The truth of faith is different than the truth of science and history.  The truth of faith can neither be confirmed nor denied by science.  Science should not try to interfere with faith and faith must not repress science.  Anthropology does not shake faith when it fails to confirm the forty years wandering in the desert following the Exodus.  The criterion for the truth of faith is whether it still lives in society.  No man or church owns the infallible truth of faith.

Faith contains an element of uncertainty, doubt, and the courage to accept and live with that.  Faith is not a belief that something is true, because doubt would be impossible.  Faith cannot guarantee factual truth though it has to interpret the meaning of facts.  Faith is not an unconstrained relativism, acceptance, adaptation, or tolerance.  The passionate fanatical defense of dogma and political ideology will not produce the acts of love that come from ultimate concern.

Faith is not a lack of evidence compensated by an act of will.  It is not unquestioning surrender to infallible authorities.   It does not depend on the literal historical validity of Bible stories or other facts, but is now and points toward the future.  Faith rests upon symbolic mythical ritual and is intuitive and active.  It is conscious, true and ecstatic.  Without faith, morality degenerates into a social adaptation.  Humanists have faith, though it is faith in man instead of God.  Symbols of faith go beyond the Cross to include the American Flag and Constitution.  To make sacred that which is less than ultimate is idolatry.

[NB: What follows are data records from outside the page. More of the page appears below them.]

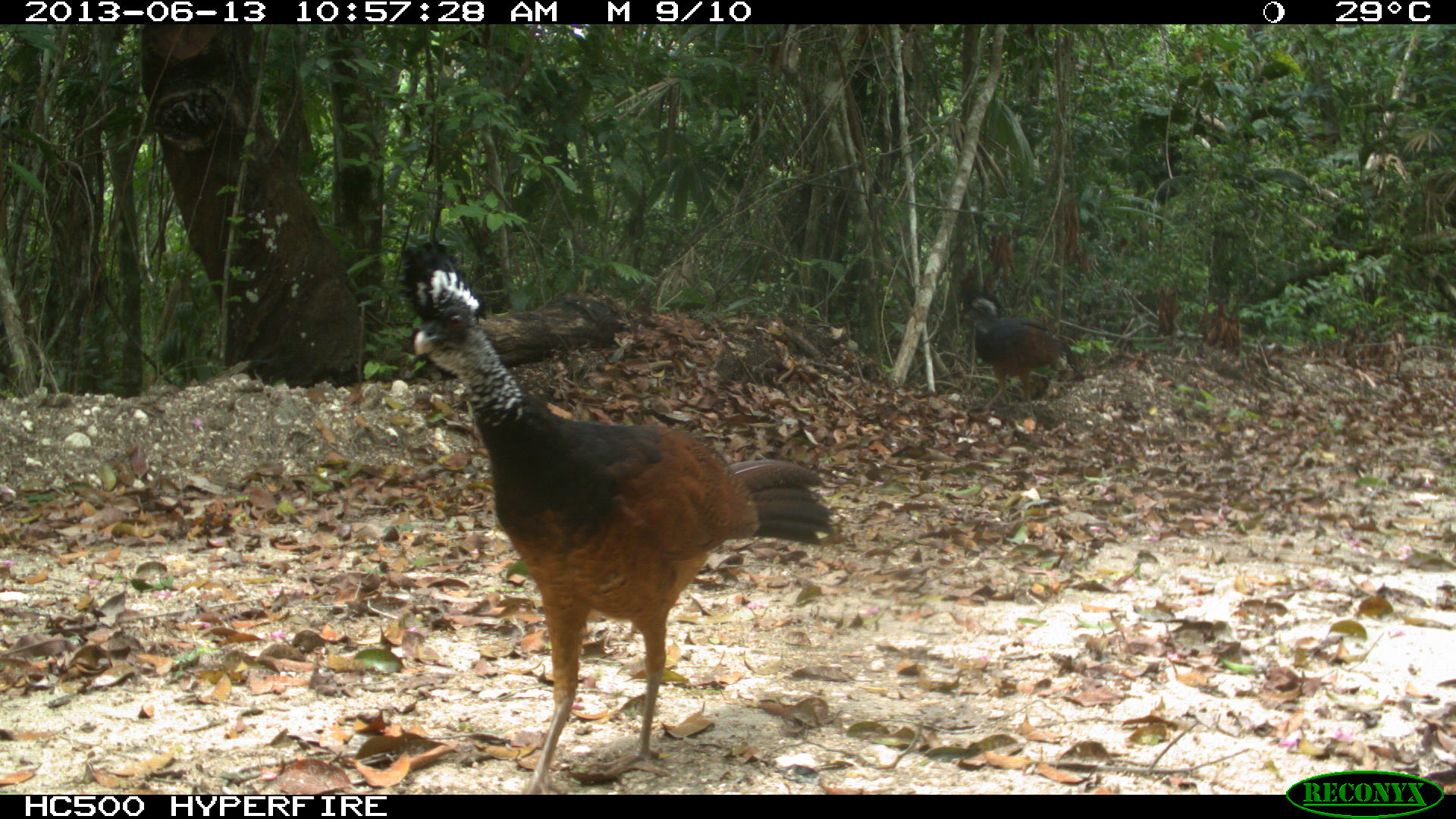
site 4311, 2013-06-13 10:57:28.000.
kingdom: Animalia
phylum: Chordata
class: Aves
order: Galliformes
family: Cracidae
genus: Crax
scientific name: Crax rubra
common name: great curassow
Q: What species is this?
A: Crax rubra (great curassow).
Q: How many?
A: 3.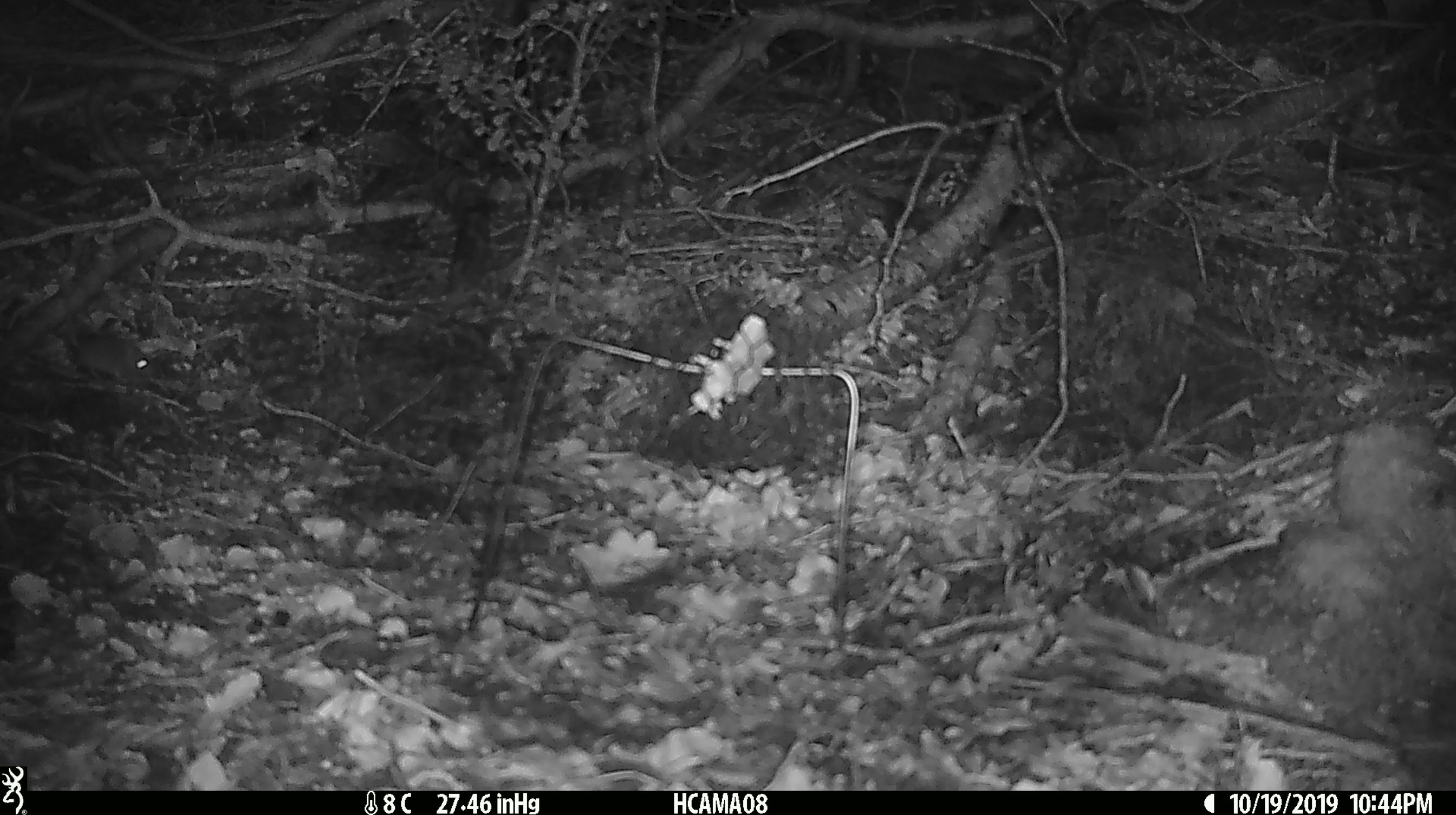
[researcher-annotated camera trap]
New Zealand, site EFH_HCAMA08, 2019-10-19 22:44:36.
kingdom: Animalia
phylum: Chordata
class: Mammalia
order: Rodentia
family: Muridae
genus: Mus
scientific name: Mus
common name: mouse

A representative of the Church claimed in a radio program that birth control causes abortion and sexually transmitted diseases such as AIDs.  The sin of birth control does not reduce the sin of abortion.    It was an effective argument, targeted to the general public, against our president’s re-election.  No justification for this claim was given.  Common sense argues that birth control prevents pregnancy and therefore reduces abortion.  Emotion should not be enough to convince us.

Honestly
Politicians who misspeak do so without conscious attention.  When they take back their words they deny their soul.  If their views are a matter of faith, we should respect them and not call them disgusting.  What we should question is whether beliefs are ultimate concern, or just preliminary and whether they have been adequately presented including both pro and con.

Critical thinking surveys priorities, consequences, alternatives, and information sources, before making decisions.  Instead, our politics seems to think that it has a proprietary right to impose its truth.  We must resist this for America’s sake.